LES GABARES


Bateau traditionnel à fond plat de la Dordogne, elles servaient au transport de marchandises entre le massif central et les ports de Bergerac, Libourne et Bordeaux.

Pour la navigation, la Dordogne était divisée en trois parties :

  • La haute Dordogne (en amont de Souillac) Elle n’est souvent qu’un ruban étroit encaissé avec des pentes fortes. Sur cette partie la navigation n’était possible qu’au printemps et à l’automne lorsque les eaux atteignaient la hauteur convenable. La haute Dordogne offrait en moyenne 30 jours de navigation par an. En été, les eaux étaient trop basses et l’hiver trop fortes.

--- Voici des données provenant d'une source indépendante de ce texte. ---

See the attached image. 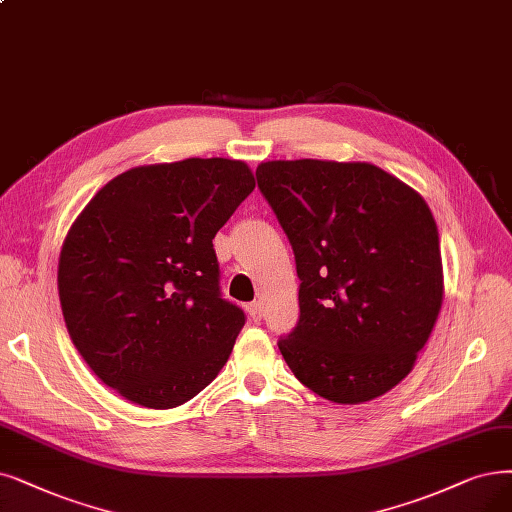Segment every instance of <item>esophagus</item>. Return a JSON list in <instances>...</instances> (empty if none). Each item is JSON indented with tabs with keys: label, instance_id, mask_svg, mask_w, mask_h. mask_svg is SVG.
Here are the masks:
<instances>
[{
	"label": "esophagus",
	"instance_id": "34e87169",
	"mask_svg": "<svg viewBox=\"0 0 512 512\" xmlns=\"http://www.w3.org/2000/svg\"><path fill=\"white\" fill-rule=\"evenodd\" d=\"M248 315H250L254 321H260V319H262V304H260V302H250V304H248Z\"/></svg>",
	"mask_w": 512,
	"mask_h": 512
}]
</instances>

    Les gabares étaient construites pour descendre les produits tirés des forêts :
    • Le chêne pour la fabrication des cuviers, tonneaux et barriques.
    • Le châtaignier pour les piquets de vigne.

    Une fois arrivé à destination, les gabares étaient vendues avec leur chargement. Les gabariers remontaient à pied.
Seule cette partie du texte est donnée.